I ran across this story by Keith Olbermann on MSNCB.com today. It's a wonderful story for a day like ours when pop-culture pseudo-heroes have taken center stage.
"At the Metrodome in Minnesota Wednesday, an 86-year-old woman and two kids from Chisholm, Minnesota, threw out ceremonial first pitches before the Twins game against the Kansas City Royals. The team was saluting Doc Graham Day. The kids are the recipients of the two Doc Graham memorial scholarships.
"Does that name, Doc Graham, ring a bell? How about Moonlight Graham? Sure, it’s been 16 years since the movie came out, but it runs every month on TV. Think hard now. Surely you remember Moonlight Graham. “Field of Dreams?” There you go.
"It’s perhaps the iconic depiction of baseball on film, a magical combination of history, fantasy and innocence. It’s become that largely because of just one of its many characters, that fanciful creation that author W.P. Kinsella called Moonlight Graham.
"Graham supposedly played in just one Major League Baseball [game], then became the beloved town doctor of the tiny town of Chisholm, Minnesota.
"Well, it would have been a fanciful creation, and Moonlight Graham would have been one of fiction’s great characters, except for one detail: there really was a Moonlight Graham. He really did become the beloved town doctor of Chisholm, Minnesota. And he really did play in just one Major League Baseball game. That one game was exactly 100 years ago on Wednesday.
"In Chisholm, Minnesota, 70 miles from the Canadian border, they never called him Moonlight. Instead, they opted for Doc or Doctor Graham.
"W.P. Kinsella, author of Shoeless Joe, says he came across his name in a baseball encyclopedia given as a Christmas gift. 'He was listed as Moonlight Graham. And I thought, ‘What a wonderful name. This is better than anything I could invent,' says Kinsella.

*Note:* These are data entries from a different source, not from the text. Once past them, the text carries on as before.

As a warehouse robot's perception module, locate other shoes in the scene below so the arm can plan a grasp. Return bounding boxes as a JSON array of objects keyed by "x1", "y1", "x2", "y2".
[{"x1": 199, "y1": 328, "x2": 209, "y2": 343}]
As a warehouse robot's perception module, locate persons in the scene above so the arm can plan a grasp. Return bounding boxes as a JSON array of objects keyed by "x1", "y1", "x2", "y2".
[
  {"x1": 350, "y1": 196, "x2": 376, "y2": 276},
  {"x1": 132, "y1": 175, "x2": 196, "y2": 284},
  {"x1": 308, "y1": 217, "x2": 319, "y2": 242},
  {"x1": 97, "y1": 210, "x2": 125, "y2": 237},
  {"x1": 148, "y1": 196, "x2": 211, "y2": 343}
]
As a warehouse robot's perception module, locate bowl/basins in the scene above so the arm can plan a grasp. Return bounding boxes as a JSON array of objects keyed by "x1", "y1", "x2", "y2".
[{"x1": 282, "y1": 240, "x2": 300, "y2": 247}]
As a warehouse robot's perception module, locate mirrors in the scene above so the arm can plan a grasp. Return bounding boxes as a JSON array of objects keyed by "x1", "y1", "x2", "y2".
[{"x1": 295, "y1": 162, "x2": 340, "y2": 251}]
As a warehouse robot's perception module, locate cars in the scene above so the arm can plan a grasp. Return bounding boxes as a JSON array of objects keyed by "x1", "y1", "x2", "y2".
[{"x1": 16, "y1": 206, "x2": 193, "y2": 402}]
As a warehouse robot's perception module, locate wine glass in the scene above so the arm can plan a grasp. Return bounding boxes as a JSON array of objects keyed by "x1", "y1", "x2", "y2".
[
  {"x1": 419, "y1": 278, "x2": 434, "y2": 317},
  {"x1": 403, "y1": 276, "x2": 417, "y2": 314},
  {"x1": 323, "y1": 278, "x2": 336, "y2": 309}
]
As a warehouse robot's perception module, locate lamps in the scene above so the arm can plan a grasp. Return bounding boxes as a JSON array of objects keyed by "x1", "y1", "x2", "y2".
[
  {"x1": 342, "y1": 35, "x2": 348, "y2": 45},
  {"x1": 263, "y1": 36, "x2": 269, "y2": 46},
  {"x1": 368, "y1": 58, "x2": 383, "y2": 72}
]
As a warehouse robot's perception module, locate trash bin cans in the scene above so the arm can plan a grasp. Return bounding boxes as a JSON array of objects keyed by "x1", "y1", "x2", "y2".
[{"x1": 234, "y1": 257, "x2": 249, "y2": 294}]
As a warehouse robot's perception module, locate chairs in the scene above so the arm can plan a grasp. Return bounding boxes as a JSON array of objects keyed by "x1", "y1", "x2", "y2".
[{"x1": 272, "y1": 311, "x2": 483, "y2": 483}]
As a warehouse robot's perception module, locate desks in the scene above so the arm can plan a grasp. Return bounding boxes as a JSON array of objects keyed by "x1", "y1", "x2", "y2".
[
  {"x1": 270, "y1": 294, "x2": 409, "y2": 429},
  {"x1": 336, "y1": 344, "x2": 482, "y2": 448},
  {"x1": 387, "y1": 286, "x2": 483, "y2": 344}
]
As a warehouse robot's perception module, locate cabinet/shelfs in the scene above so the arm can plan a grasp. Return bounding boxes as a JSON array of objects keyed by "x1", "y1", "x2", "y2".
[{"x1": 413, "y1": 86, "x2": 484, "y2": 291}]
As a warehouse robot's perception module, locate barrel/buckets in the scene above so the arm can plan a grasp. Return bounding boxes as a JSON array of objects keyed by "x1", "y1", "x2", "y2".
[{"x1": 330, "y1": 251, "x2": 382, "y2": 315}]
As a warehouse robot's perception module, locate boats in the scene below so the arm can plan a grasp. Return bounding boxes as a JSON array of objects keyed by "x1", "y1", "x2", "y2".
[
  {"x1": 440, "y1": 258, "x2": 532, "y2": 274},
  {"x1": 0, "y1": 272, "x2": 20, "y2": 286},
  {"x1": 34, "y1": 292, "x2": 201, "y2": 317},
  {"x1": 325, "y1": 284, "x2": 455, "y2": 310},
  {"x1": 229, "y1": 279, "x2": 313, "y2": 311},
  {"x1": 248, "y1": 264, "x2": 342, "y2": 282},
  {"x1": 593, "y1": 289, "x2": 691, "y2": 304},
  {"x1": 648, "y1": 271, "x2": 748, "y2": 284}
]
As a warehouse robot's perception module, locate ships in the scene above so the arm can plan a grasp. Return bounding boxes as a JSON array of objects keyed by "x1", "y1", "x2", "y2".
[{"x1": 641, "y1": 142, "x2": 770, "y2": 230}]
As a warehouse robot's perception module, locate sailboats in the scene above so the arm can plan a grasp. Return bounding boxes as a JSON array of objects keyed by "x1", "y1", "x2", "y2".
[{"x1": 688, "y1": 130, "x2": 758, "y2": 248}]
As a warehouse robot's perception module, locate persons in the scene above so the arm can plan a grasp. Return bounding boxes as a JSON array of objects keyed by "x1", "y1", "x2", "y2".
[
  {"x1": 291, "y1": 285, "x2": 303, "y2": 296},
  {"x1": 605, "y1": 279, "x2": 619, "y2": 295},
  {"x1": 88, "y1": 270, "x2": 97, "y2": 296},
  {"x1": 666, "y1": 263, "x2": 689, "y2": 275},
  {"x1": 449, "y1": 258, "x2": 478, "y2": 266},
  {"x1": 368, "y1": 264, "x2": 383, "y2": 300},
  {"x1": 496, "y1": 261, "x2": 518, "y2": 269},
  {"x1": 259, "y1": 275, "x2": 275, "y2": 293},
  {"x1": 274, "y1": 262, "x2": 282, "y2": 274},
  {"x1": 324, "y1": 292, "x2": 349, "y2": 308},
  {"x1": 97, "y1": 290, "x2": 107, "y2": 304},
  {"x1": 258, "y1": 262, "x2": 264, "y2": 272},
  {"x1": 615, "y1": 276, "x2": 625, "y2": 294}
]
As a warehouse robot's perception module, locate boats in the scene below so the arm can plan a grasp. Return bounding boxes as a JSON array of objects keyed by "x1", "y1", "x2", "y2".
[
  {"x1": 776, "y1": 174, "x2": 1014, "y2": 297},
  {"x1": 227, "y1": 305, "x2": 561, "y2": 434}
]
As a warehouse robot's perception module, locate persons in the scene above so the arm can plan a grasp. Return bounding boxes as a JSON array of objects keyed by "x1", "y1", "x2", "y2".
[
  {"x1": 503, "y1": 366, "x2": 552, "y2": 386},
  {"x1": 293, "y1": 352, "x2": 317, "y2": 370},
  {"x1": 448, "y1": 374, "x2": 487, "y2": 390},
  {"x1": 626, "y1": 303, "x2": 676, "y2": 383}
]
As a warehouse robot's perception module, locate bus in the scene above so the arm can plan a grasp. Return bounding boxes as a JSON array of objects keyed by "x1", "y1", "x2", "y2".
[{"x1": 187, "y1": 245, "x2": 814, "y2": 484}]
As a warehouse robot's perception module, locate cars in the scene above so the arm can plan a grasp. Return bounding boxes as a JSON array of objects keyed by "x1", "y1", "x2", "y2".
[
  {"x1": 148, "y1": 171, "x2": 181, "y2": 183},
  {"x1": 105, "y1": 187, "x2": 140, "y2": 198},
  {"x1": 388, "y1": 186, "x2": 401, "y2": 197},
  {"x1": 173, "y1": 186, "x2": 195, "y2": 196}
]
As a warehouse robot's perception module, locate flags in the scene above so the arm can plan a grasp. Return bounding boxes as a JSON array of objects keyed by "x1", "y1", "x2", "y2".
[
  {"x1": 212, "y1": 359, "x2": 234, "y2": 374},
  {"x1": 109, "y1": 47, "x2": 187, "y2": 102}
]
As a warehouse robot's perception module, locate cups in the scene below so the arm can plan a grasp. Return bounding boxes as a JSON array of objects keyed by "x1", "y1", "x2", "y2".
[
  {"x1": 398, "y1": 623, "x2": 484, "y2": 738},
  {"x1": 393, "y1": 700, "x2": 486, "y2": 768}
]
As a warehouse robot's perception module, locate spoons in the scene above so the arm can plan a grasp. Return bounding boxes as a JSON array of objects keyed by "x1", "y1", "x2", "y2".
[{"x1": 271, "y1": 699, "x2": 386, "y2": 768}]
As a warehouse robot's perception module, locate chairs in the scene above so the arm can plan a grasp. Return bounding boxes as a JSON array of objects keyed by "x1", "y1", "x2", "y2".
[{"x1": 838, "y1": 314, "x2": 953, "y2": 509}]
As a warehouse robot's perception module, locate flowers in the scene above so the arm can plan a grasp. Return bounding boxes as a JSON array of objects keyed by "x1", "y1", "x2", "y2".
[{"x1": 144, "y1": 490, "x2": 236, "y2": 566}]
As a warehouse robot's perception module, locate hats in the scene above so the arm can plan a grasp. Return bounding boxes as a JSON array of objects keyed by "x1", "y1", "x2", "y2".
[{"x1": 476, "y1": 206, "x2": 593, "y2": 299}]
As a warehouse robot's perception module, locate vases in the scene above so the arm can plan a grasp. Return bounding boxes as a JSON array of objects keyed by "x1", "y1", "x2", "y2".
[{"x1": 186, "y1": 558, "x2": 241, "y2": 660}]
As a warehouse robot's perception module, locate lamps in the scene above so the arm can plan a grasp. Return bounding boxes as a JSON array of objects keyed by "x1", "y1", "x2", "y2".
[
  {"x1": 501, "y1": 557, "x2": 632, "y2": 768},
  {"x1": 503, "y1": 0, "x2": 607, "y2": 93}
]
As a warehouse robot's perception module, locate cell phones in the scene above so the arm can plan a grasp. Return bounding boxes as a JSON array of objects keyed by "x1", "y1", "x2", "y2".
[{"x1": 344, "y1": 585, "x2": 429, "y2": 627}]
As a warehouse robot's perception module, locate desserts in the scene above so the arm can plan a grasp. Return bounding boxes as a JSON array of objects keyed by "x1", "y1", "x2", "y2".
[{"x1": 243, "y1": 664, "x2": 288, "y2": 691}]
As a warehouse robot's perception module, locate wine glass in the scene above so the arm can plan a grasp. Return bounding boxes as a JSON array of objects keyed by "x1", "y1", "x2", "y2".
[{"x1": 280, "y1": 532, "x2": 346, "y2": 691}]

"This movie story really is true. In 1904, Archibald “Moonlight” Graham was a .323 hitter with Manchester of the New England League. He was then purchased by the National League champion New York Giants and joined them on May 23, 1905. And for reasons lost to history, he didn’t play a game until June 29. That day, with the Giants leading 10-0 in the eighth inning, manager John McGraw finally put him in right field. Nobody hit the ball near him.
"With two out in the top of the ninth inning, Moonlight Graham was on deck. He would have been the next hitter, his first time up in the big leagues. But Claude Elliott flied out to end the inning. The Giants sold him to Scranton 16 days later.
"He never got his chance in baseball. But, he did get the chance to help people.
"According to Veda Ponikvar, founder of The Chisholm Free Press and Tribune, Graham jumped on a train to Minnesota after reading a small ad listing a doctor opening. And he never left. Dr. Graham lived in Chisholm right up until his death 54 years later in 1965.
"Ponikvar is also in Field of Dreams. The actress Ann Seymour reads the obituary of Doc Graham that Vida wrote: 'And there were times when children could not afford eyeglasses or milk or clothing. Yet no child was ever denied these essentials because in the background there was always Dr. Graham. Without any fanfare or publicity, the glasses or the milk or the ticket to the ballgame found their way into the child’s pocket.'
"Bob McDonald was one of the other children. He’s been Chisholm High School‘s basketball coach for half a century, only its third since 1921. Doc Graham’s baseball life, his love of sports was important, but it was nothing compared to how important his life was as the town doctor.
“'That’s the big item you see. In baseball, you kind of help yourself and you entertain,' says McDonald. 'Athletics are like that, you entertain people. But he comforted people.'
"Kinsella says it was an asset. 'I mean, what I was afraid of, was that this was going to be a guy who sat in the American Legion bar and bragged about playing in the major leagues for 40 years.'
"As the movie suggests, somewhat tragically, Graham came close but never reached his dream. But Graham, played by Burt Lancaster, famously says, 'If I‘d only gotten to be a doctor for five minutes, now that would have been a tragedy.'"
2 comments:
Cool story mum. Really, very interesting.
Very interesting, reminded me of the book I just read, "The Five People You'll Meet in Heaven" by Mitch Albom. A guy who dreamed of being a top engineer and because of circumstances out of his control he forsakes his dream to take over his father's job as a maintenance worker at a fairground, all through his life he thinks he's a failure, but on his death he comes to learn about how many children's lives he touched by keeping the fairground safe. Although I like "Moonlight" Graham's story better, since it was true.